Analysis of ARFL-PBS, Common-PBS and ARV-PBS in prostate cancer patient specimens. (A) Overlap of ARFL-PBS, Common-PBS, and ARV-PBS with AR binding sites identified from seven normal prostate epithelium tissues (green) and 13 prostate tumor tissues (chocolate). The AR ChIP-seq data in 20 men were downloaded from GEO with accession number GSE56288. (B) Overlap of ARFL-PBS, Common-BS, and ARV-PBS with AR binding sites identified from 5 castration resistant (CR) prostate cancer tissues (deep pink), 2 treatment responsive (TR) prostate tumor tissues (cyan) and 3 untreated (UT) prostate tumor tissues (dark green).
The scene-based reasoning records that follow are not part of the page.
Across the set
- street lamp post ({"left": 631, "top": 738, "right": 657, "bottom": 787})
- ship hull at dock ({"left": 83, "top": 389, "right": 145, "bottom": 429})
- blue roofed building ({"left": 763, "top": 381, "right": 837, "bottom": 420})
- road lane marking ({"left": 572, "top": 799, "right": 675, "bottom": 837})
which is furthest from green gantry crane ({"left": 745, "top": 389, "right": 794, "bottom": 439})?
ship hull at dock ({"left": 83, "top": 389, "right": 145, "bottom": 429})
The AR ChIP-seq data in 10 men were downloaded from GEO with accession number GSE28219. The overlapping coefficient is defined as the number of the overlapped peaks divided by the smaller size of the two lists of peaks. (C–E) UCSC tracks showing AR ChIP-seq signal profiles in 7 normal (green), 13 prostate tumor tissues (chocolate), 22Rv1 (ARFL-specific KD, ARV-specific KD or control non-specific KD) and LNCaP cells at the RAP2A (C), E2F7 (D) and IGF1 loci (E). KD, knockdown. (F and G) Association of ARV7 with RAP2A (F) or E2F7 (G) expressions in 38 TCGA samples with detectable ARV7 expression. (H and I) Kaplan–Meier survival curves for RAP2A and E2F7 using 390 TCGA samples. Y-axis, the probability of recurrence free survival; X-axis, time in month. Red curves, overexpression; blue curves, low expression.